獣の奏者 I 闘蛇編

日本ファンタジー界の巨匠上橋菜穂子の送る極上のファンタジー巨編の序章。「精霊の守り人」に続いてNHKでアニメ版も放映中とのこと。というのも、残念ながら上橋菜穂子作品に魅せられたのが最近のためこの作品はノーチェックでした。それに、<守り人シリーズ>を追うだけで上橋菜穂子のファンタジーは十分満足などと思ってもいたり。しかしながら、とある読書会のお題に選ばれたのをきっかけに読み始めたところ、その見識の馬鹿らしさに自らあきれ果てることしきり。いやもう、ページをめくる手が止まらないとはこのことですね。

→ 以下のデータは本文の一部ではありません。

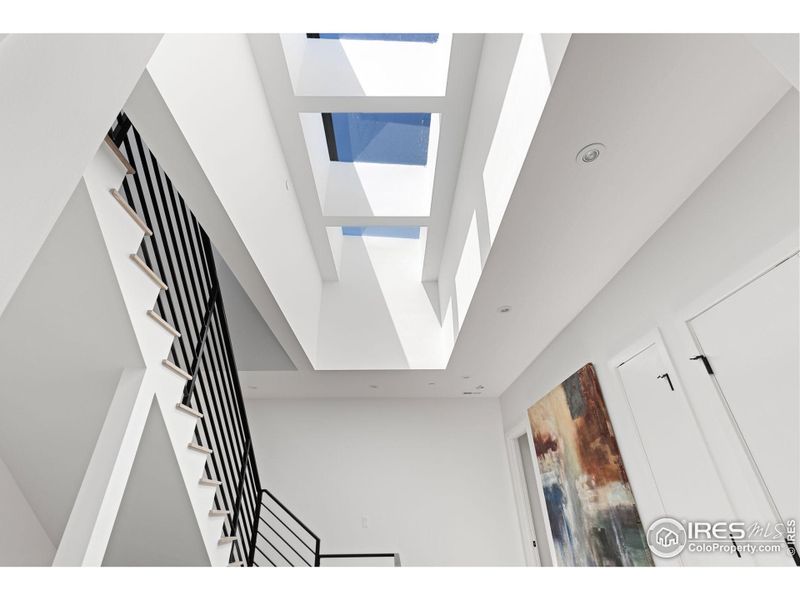 Spacious, unfurnished interior of a new home in , Boulder (Image 19).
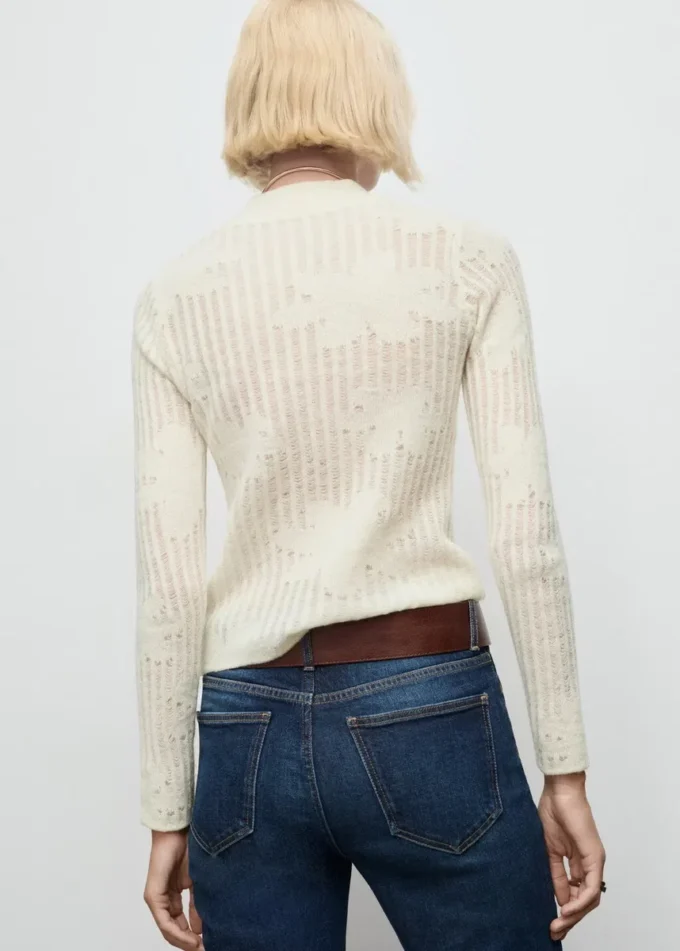 Pull floral en maille ajourée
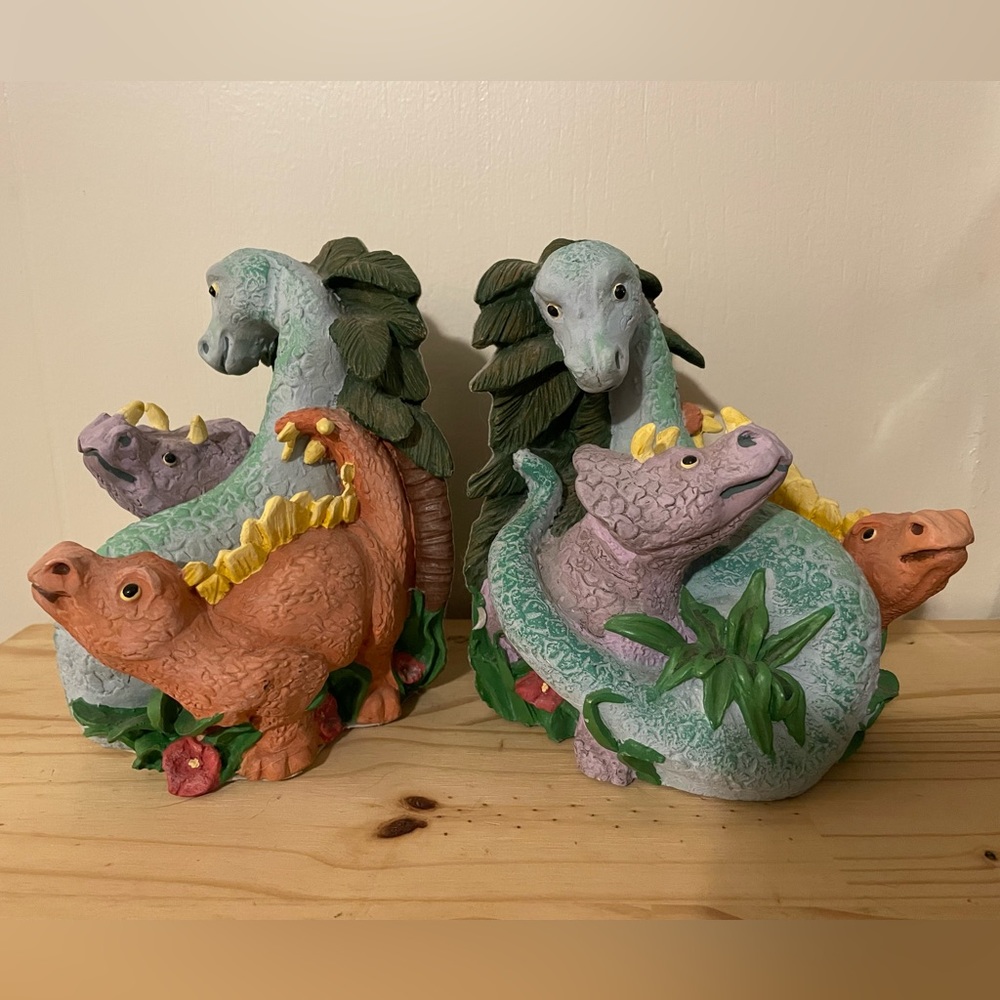 Dinosaur Bookends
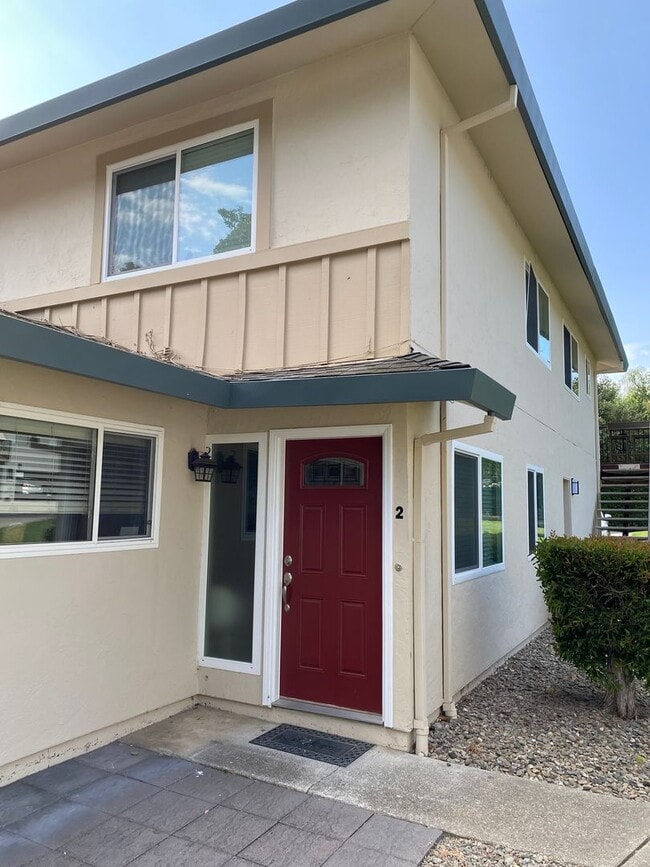 Building Photo - Pleasanton Laguna Vista 2 Bed / 1 bath, updated kitchen & bathroom, Two Year Lease required, Comm...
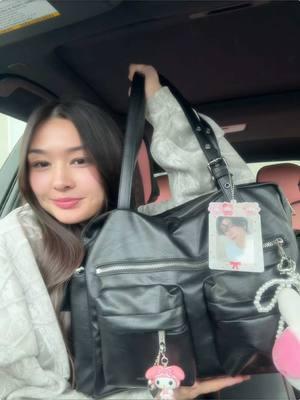 my school bag 🤭 #kpop #enhypen #whatsinmybag #schoolbag #Vlog #fyp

けっして人に馴れず、また馴らしてもいけない獣とともに生きる、宿命の少女・エリン。
母が指笛を吹き鳴らしたとたん、奇跡が起こった。だが、その奇跡を、母は「大罪」と呼んだ……。
獣ノ医術師の母と暮らす少女、エリン。ある日、戦闘用の獣である闘蛇が何頭も一度に死に、その責任を問われた母は処刑されてしまう。孤児となったエリンは蜂飼いのジョウンに助けられて暮らすうちに、山中で天を翔ける王獣と出合う。その姿に魅了され、王獣の医術師になろうと決心するエリンだったが、そのことが、やがて、王国の運命を左右する立場にエリンを立たせることに……。

あらすじはこんなところだけれど、この上巻はまだまだ壮大な物語の序章。まずは揺るぎない独特の世界観が示され、そこに住むエリンをはじめとした人々の営みを感じさせらるます。だからこそ、大きな運命を背負わされたエリンがどこか浮世離れした才能の持ち主だとしても、難なく感情移入させられるんでしょうね。早熟の天才エリンがこの世界の大きな陰謀の中でどう翻弄され、乗り越えられるのか下巻を読むのが楽しみですよ! ああもう、図書館で借りるんじゃなかった。これは買い直そう。青い鳥文庫版も出ているようなのでちょっと比べてみよう。